Секвестр Путиловского завода был произведен решением Особого совещания по обороне государства. Старое правление из русских дельцов и французских банкиров было заменено новым из генералов военного и военно-морского ведомств. С должности председателя правления ушел Путилов; на его кресло сел известный профессор судостроения генерал-лейтенант Крылов. Путилов жаловался на действия правительства Всероссийскому съезду промышленников, собравшемуся тогда в Петрограде. «Это хуже немца! – говорили он и его подручные, – правительство идет по ложному пути, по пути социализма; оно угрожает промышленности полным расстройством. Если так будет продолжаться, нам ничего не останется больше, как закрыть наши предприятия. И ни один частный рубль не будет больше вложен в производство, связанное с работами по обороне страны…»

Уезжая из Петрограда, Карбышев ничего не знал об этих последних доказательствах путиловского патриотизма. Да, впрочем, после всего, с чем довелось ему столкнуться в Петрограде, он мог легко обойтись и без этих сведений. Он приехал сюда с фронта, убежденный в том, что война должна кончиться непременным поражением России. И уезжал теперь на фронт в твердой уверенности, что неизбежным следствием поражения будет революция.
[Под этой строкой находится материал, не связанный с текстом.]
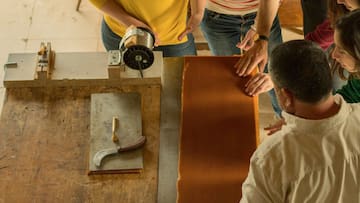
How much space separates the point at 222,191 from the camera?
1.56 meters

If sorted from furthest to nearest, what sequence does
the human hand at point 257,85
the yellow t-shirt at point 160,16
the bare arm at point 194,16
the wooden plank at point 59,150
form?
1. the bare arm at point 194,16
2. the yellow t-shirt at point 160,16
3. the human hand at point 257,85
4. the wooden plank at point 59,150

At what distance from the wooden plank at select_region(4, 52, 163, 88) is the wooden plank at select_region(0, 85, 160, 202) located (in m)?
0.02

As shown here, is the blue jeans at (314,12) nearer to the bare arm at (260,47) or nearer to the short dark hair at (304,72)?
the bare arm at (260,47)

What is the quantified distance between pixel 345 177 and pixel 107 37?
4.16ft

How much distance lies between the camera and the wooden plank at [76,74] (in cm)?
185

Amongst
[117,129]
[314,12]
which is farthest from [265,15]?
[117,129]

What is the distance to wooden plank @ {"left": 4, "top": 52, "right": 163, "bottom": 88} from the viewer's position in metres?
1.85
В течение долгого времени Карбышев понимал одно и не понимал другого из происходившего вокруг; одно казалось ему ясным, другое как бы плавало в тумане. И лишь теперь настала минута, когда все ему стало понятно и ясно. Минута давно готовилась прийти, и он ждал ее, как слепой ждет перед операцией прозрения. Но она пришла внезапно – у Нарвских ворот, – пришла и осветила мгновенной молнией холодного огня все самые темные закоулки сознания. Мир стал виден, как в яркий полдень, а ведь была грозовая, «воробьиная», ночь, удары грома сыпались на землю, и стойкий блеск зарниц казался чудом. Карбышев вдруг все понял – кто прав, кто виноват и как распутывается узел лжи, скрученный историей из прошлого, и какая поднимается впереди единственная по величию своей правды цель. Просветление было мгновенным. Но этой вспышки разумения было достаточно, чтобы никогда больше никакие вихри тьмы уже не могли потушить внутри Карбышева огонек постижения. Конечно, не стал Карбышев сразу другим. Но и прежним уже не был.